== GIVEN RECORDS ==
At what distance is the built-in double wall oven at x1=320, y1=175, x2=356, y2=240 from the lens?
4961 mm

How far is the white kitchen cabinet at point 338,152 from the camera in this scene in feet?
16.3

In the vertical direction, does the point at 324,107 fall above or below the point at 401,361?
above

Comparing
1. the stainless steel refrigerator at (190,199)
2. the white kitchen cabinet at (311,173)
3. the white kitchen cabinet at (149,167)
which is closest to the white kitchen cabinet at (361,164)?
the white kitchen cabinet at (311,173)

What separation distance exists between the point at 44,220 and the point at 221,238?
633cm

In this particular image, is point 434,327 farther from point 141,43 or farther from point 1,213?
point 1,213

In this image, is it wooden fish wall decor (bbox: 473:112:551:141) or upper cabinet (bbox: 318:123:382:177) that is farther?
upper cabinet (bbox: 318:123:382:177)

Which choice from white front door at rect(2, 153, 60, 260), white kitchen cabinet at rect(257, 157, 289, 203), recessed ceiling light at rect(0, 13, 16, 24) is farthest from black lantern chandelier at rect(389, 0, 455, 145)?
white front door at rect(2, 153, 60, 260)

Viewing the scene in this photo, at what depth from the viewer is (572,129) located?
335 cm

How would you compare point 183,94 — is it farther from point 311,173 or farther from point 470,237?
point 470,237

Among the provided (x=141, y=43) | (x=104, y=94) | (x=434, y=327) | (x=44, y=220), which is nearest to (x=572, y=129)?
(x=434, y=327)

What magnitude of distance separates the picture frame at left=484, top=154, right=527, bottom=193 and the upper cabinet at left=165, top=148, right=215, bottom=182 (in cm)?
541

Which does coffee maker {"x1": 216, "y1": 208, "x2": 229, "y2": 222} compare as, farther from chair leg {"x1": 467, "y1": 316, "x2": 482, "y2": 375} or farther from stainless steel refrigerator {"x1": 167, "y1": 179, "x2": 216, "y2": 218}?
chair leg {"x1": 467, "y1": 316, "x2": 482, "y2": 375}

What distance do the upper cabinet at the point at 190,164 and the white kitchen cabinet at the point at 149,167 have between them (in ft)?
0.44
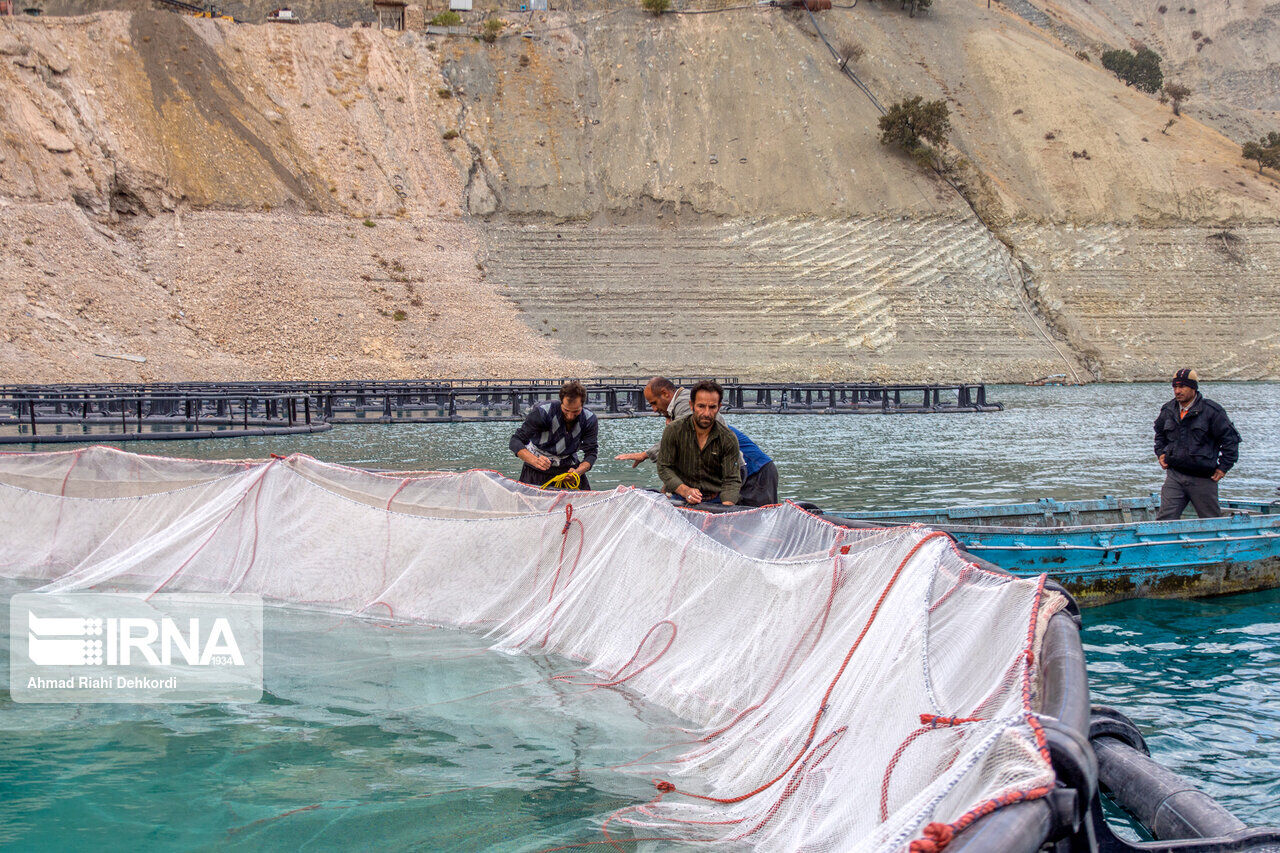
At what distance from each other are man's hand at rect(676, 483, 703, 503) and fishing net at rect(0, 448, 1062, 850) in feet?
2.16

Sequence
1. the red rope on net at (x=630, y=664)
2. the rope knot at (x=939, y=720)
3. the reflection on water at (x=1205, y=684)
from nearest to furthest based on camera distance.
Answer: the rope knot at (x=939, y=720) < the reflection on water at (x=1205, y=684) < the red rope on net at (x=630, y=664)

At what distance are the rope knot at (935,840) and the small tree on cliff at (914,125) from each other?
224 feet

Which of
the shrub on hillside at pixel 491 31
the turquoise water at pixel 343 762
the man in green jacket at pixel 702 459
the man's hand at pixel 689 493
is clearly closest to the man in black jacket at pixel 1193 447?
the man in green jacket at pixel 702 459

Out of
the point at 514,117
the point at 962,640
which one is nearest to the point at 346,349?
the point at 514,117

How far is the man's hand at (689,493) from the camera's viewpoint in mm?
7953

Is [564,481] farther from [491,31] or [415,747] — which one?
[491,31]

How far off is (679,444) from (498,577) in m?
1.71

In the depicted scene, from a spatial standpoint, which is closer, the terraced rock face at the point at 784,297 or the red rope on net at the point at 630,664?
the red rope on net at the point at 630,664

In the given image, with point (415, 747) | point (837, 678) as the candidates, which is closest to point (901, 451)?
point (415, 747)

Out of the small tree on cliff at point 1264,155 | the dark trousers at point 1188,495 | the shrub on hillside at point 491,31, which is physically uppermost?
the shrub on hillside at point 491,31

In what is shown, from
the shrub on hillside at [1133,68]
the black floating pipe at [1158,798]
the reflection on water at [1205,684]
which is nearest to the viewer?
the black floating pipe at [1158,798]

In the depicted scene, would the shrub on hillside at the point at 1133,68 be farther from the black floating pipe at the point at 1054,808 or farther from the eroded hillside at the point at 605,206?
the black floating pipe at the point at 1054,808

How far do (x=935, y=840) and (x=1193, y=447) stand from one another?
976 centimetres

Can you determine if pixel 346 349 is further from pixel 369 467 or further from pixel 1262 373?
pixel 1262 373
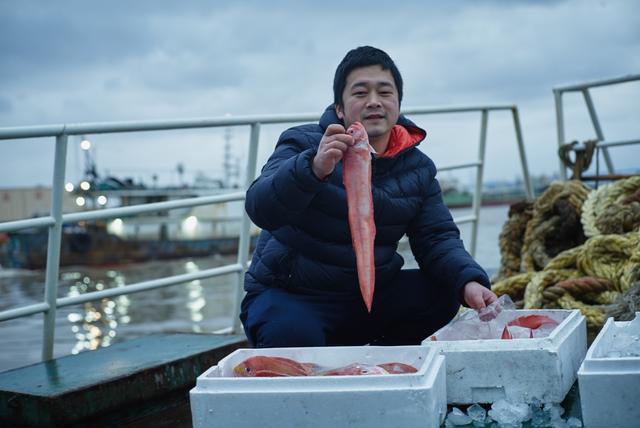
===
*WHAT IS BEING ASKED:* Return every line of the data that contains the string "bbox".

*ANSWER FOR THIS EXERCISE:*
In this image, is it wooden fish wall decor (bbox: 473:112:551:141) or upper cabinet (bbox: 318:123:382:177) that is farther?
upper cabinet (bbox: 318:123:382:177)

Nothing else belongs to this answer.